PASSAGE —

Science, Spirituality, and Some Mismatched Socks
Researchers Turn Up Evidence of 'Spooky' Quantum Behavior and Put It to Work in Encryption and Philosophy
By GAUTAM NAIK
One of quantum physics' crazier notions is that two particles seem to communicate with each other instantly, even when they're billions of miles apart. Albert Einstein, arguing that nothing travels faster than light, dismissed this as impossible "spooky action at a distance."
The great man may have been wrong. A series of recent mind-bending laboratory experiments has given scientists an unprecedented peek behind the quantum veil, confirming that this realm is as mysterious as imagined.
Rethinking Einstein
Some key developments around one of quantum physics' weirdest notions: that two particles can affect each other even when they are billions of miles apart.
Quantum physics is the study of the very small -- atoms, photons and other particles. Unlike the cause-and-effect of our everyday physical world, subatomic particles defy common sense and behave in wacky ways. That includes the fact that a photon, which is a particle of light, exists in a haze of multiple behaviors. They spin in many ways, such as "up" or "down," at the same time. Even trickier, it's only when you take a peek -- by measuring it -- that the photon fixes into a particular state of spin.
Stranger still is entanglement. When two photons get "entangled" they behave like a joint entity. Even when they're miles apart, if the spin of one particle is changed, the spin of the other instantly changes, too. This direct influence of one object on another distant one is called non-locality.

DATASET CONTENT —
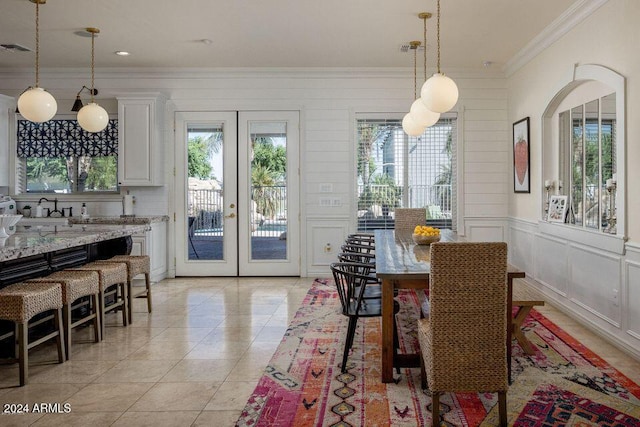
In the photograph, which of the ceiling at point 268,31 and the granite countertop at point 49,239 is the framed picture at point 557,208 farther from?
the granite countertop at point 49,239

GIVEN REQUEST A — Reproduce the quantum physics article from "Quantum physics is" up to and including "state of spin.".
GIVEN REQUEST B — Take the article on quantum entanglement further, picking up right after its last sentence.

TASK OUTPUT A —
Quantum physics is the study of the very small -- atoms, photons and other particles. Unlike the cause-and-effect of our everyday physical world, subatomic particles defy common sense and behave in wacky ways. That includes the fact that a photon, which is a particle of light, exists in a haze of multiple behaviors. They spin in many ways, such as "up" or "down," at the same time. Even trickier, it's only when you take a peek -- by measuring it -- that the photon fixes into a particular state of spin.

TASK OUTPUT B —
These peculiar properties have already been proven in a lab and tapped to improve data encryption. They could also one day be used to build much faster computers. Some philosophers see quantum phenomena as a sign of far greater unknown forces at work and it bolsters their view that a spiritual dimension exists.
"We don't know how nature manages to produce spooky behavior," says Nicolas Gisin, a scientist at Geneva University, who led a recent experiment demonstrating action-at-a-distance. "But it's a fascinating time for physics because it can be mastered and exploited."
Einstein refused to believe that a photon could be in all states at once and set out to find an explanation for their seemingly odd behavior. God doesn't play dice with the universe, he said at the time. Danish physicist Neils Bohr, a big proponent of quantum uncertainty, shot back: "Quit telling God what to do."
Trying to poke holes in the notion of spooky action at a distance, Einstein and two colleagues published a paper in 1935 that appeared to demonstrate the existence of mysterious "hidden variables" and show that quantum theory was incomplete. In a seminal 1964 paper, Irish physicist John Bell raised questions about the mathematical validity of Einstein's work.
In a 1981 paper, Mr. Bell took a swing at Einstein's notion of "hidden variables" by relating the sock-wearing patterns of his physicist colleague Reinhold Bertlmann. Mr. Bell noted that if he saw one of Mr. Bertlmann's feet coming around the corner and it had a pink sock, he would instantly know, without seeing the other foot, that the second sock wouldn't be pink. To the casual observer that may seem magical, or controlled by "hidden variables," but it was no mystery to Mr. Bell because he knew that Mr. Bertlmann liked to wear mismatched socks.
Quantum particles behave a lot more oddly, and, thanks to Mr. Bell's work, experiment after experiment has shown that to be true.
Last year, Dr. Gisin and colleagues at Geneva University described how they had entangled a pair of photons in their lab. They then fired them, along fiber-optic cables of exactly equal length, to two Swiss villages some 11 miles apart.
During the journey, when one photon switched to a slightly higher energy level, its twin instantly switched to a slightly lower one. But the sum of the energies stayed constant, proving that the photons remained entangled.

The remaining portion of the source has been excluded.